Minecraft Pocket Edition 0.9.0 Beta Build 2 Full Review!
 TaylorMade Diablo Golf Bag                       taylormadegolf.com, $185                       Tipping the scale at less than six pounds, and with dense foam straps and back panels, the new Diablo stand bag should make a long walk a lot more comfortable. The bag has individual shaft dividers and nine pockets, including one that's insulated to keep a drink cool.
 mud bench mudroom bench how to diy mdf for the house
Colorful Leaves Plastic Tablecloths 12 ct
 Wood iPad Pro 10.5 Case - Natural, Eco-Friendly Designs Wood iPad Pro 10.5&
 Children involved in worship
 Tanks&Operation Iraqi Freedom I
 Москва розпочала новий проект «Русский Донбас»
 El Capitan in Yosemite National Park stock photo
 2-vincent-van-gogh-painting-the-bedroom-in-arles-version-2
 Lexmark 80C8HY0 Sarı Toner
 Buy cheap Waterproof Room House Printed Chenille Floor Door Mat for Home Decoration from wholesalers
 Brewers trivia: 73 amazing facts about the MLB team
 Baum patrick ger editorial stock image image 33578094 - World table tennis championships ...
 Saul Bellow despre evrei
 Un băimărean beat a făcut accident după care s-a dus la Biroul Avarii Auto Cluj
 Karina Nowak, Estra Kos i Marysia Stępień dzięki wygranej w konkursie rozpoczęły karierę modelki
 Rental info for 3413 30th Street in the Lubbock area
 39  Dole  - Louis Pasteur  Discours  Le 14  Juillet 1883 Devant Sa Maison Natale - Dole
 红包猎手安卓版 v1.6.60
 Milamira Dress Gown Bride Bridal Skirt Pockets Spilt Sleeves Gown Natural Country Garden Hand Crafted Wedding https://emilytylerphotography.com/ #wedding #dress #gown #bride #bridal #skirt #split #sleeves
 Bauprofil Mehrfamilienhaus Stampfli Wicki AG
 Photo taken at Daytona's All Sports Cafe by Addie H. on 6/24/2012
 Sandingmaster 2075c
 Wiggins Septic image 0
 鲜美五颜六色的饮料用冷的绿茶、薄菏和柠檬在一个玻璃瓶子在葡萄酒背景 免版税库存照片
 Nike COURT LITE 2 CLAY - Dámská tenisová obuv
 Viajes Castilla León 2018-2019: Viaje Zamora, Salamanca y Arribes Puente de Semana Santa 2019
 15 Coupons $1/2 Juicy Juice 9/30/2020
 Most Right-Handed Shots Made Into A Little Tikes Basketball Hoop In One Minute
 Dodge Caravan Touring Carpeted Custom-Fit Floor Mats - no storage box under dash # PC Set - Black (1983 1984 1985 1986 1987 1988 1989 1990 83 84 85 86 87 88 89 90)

——

Find "Brewers trivia: 73" in the entries above and copy that whole line exactly, then each line after it through the line that contains "Un băimărean beat".

» Reply:
 Brewers trivia: 73 amazing facts about the MLB team
 Baum patrick ger editorial stock image image 33578094 - World table tennis championships ...
 Saul Bellow despre evrei
 Un băimărean beat a făcut accident după care s-a dus la Biroul Avarii Auto Cluj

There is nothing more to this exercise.